◆ **Texte source**
----
Avec l’attaque du 24 mai à Tirena-Marena, c’est désormais l’un des projets routiers les plus stratégiques de la région qui est directement visé. La RN1 représente en effet une artère vitale pour le commerce, les échanges régionaux et la mobilité dans cette partie du pays.
Une stratégie ciblée contre les intérêts économiques étrangers
Derrière cette série d’attaques, le Groupe de Soutien à l’Islam et aux Musulmans (JNIM), affilié à Al-Qaïda, est pointé du doigt. Selon les dernières données du Projet de données sur la localisation et les événements des conflits armés (ACLED), le groupe mène depuis le début de l’année 2025 une campagne de harcèlement intensif dans la région de Kayes. Sa stratégie : frapper là où l’impact économique est le plus visible, en s’en prenant aux infrastructures étrangères et aux grands chantiers, notamment ceux financés ou réalisés par la Chine.
Ces actions visent à affaiblir l’État malien dans ses projets de développement, à dissuader les investisseurs étrangers et à affaiblir le moral des populations locales, déjà éprouvées par les difficultés économiques. En ciblant des chantiers routiers et miniers, les jihadistes perturbent les chaînes logistiques, ralentissent les projets structurants et imposent leur présence par la terreur.
----
◆ **Extrait de données**
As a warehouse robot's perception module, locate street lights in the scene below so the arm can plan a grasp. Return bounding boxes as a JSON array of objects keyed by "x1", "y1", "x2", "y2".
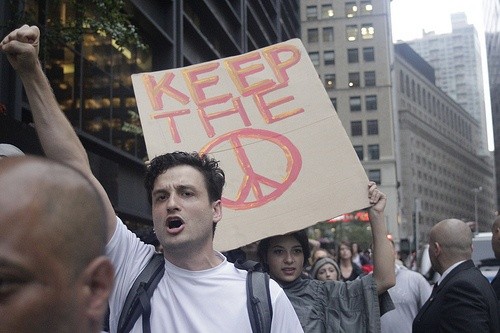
----
◆ **Consignes**
1. Renvoyez sans aucune modification le passage du texte sur les attaques dans la région de Kayes qui commence à "Avec l’attaque du" et se termine à "par la Chine.".
2. D'après le texte sur les attaques dans la région de Kayes, depuis quand le JNIM mène-t-il sa campagne de harcèlement intensif dans cette région ?
3. Poursuivez la rédaction du texte sur les attaques dans la région de Kayes à la suite de sa dernière phrase.

◆ **Corrigé des exercices**
1.
Avec l’attaque du 24 mai à Tirena-Marena, c’est désormais l’un des projets routiers les plus stratégiques de la région qui est directement visé. La RN1 représente en effet une artère vitale pour le commerce, les échanges régionaux et la mobilité dans cette partie du pays.
Une stratégie ciblée contre les intérêts économiques étrangers
Derrière cette série d’attaques, le Groupe de Soutien à l’Islam et aux Musulmans (JNIM), affilié à Al-Qaïda, est pointé du doigt. Selon les dernières données du Projet de données sur la localisation et les événements des conflits armés (ACLED), le groupe mène depuis le début de l’année 2025 une campagne de harcèlement intensif dans la région de Kayes. Sa stratégie : frapper là où l’impact économique est le plus visible, en s’en prenant aux infrastructures étrangères et aux grands chantiers, notamment ceux financés ou réalisés par la Chine.

2. Depuis le début de l'année 2025.

3.
L’État malien face à un nouveau front
La recrudescence des attaques dans la région de Kayes pose une question cruciale : le dispositif sécuritaire est-il suffisant dans l’ouest malien ? Alors que les Forces armées maliennes (FAMa) concentrent leurs efforts dans le centre et le nord du pays, la zone ouest — pourtant stratégique — semble être un maillon faible dans la réponse sécuritaire actuelle.
L’attaque de Sandaré l’a tristement illustré : aucune riposte efficace n’a été enregistrée, et les assaillants ont pu opérer à proximité d’une route nationale sans être interceptés. Cette faiblesse sécuritaire offre un terreau favorable à l’expansion des groupes extrémistes qui, en l’absence de réaction rapide, consolident leur emprise locale.
Un impact désastreux pour les populations et le développement
La suspension des activités de COVEC à Tirena-Marena est désormais inévitable. Des ingénieurs et techniciens étrangers ont été évacués, les travaux sont à l’arrêt, et la société procède à un audit des pertes. Les conséquences économiques sont lourdes : interruption des chantiers, perte de revenus pour les ouvriers locaux, rupture dans l’approvisionnement de matériaux, et retard important dans les délais d’exécution des infrastructures.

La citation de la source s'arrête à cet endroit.